*Given data:*

◆ ◆ ◆ ◆ ◆ ◆ ◆

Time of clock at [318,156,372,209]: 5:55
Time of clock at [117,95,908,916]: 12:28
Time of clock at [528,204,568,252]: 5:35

◆ ◆ ◆ ◆ ◆ ◆ ◆

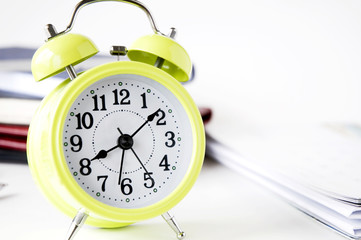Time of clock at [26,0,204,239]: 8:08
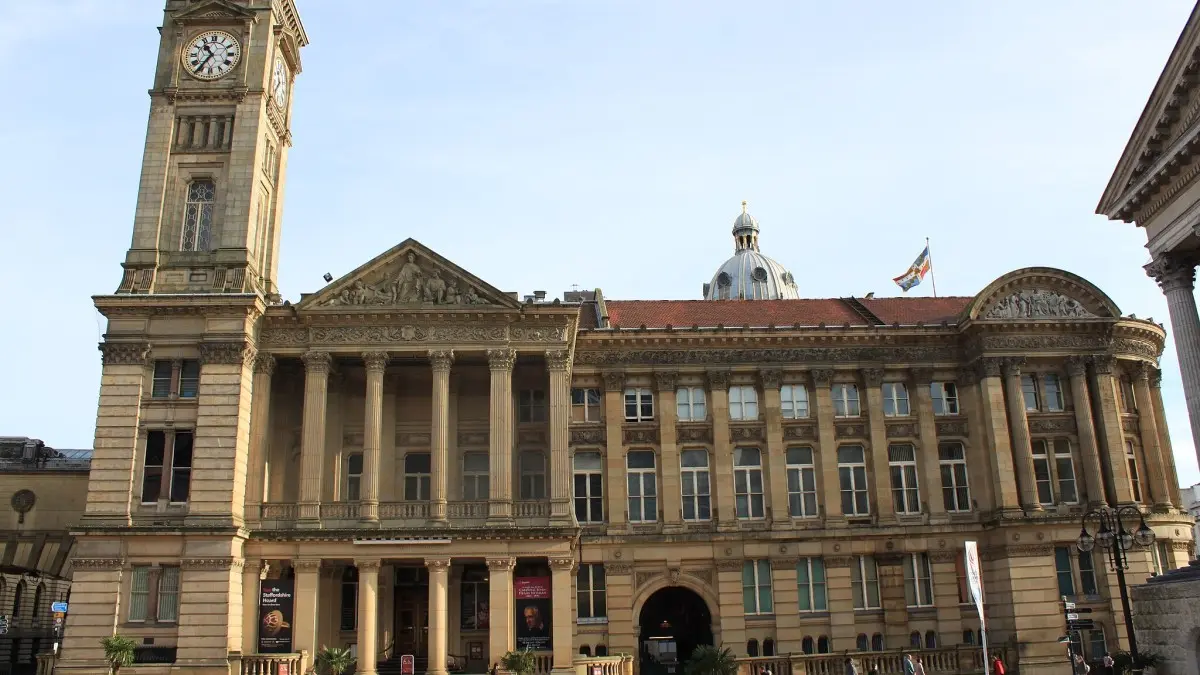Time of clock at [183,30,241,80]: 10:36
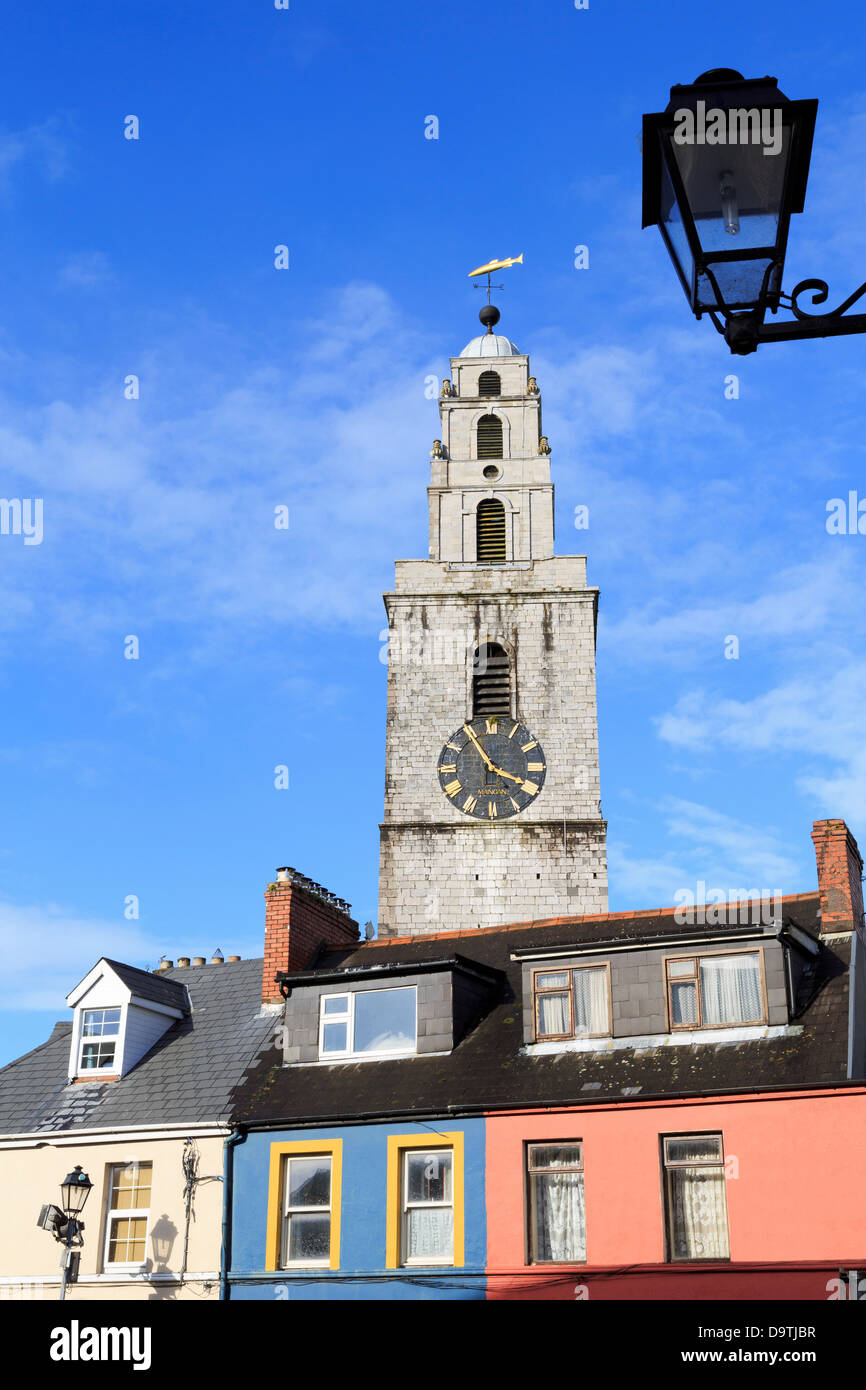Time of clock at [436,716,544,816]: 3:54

◆ ◆ ◆ ◆ ◆ ◆ ◆

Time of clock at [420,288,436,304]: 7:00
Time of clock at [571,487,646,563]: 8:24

◆ ◆ ◆ ◆ ◆ ◆ ◆

*Goal of the exercise:* Reproduce the rows from the line with "Time of clock at [318,156,372,209]: 5:55" to the line with "Time of clock at [528,204,568,252]: 5:35", substituting "watch" for "clock" and leaving all else unchanged.

*Answer for the task:*
Time of watch at [318,156,372,209]: 5:55
Time of watch at [117,95,908,916]: 12:28
Time of watch at [528,204,568,252]: 5:35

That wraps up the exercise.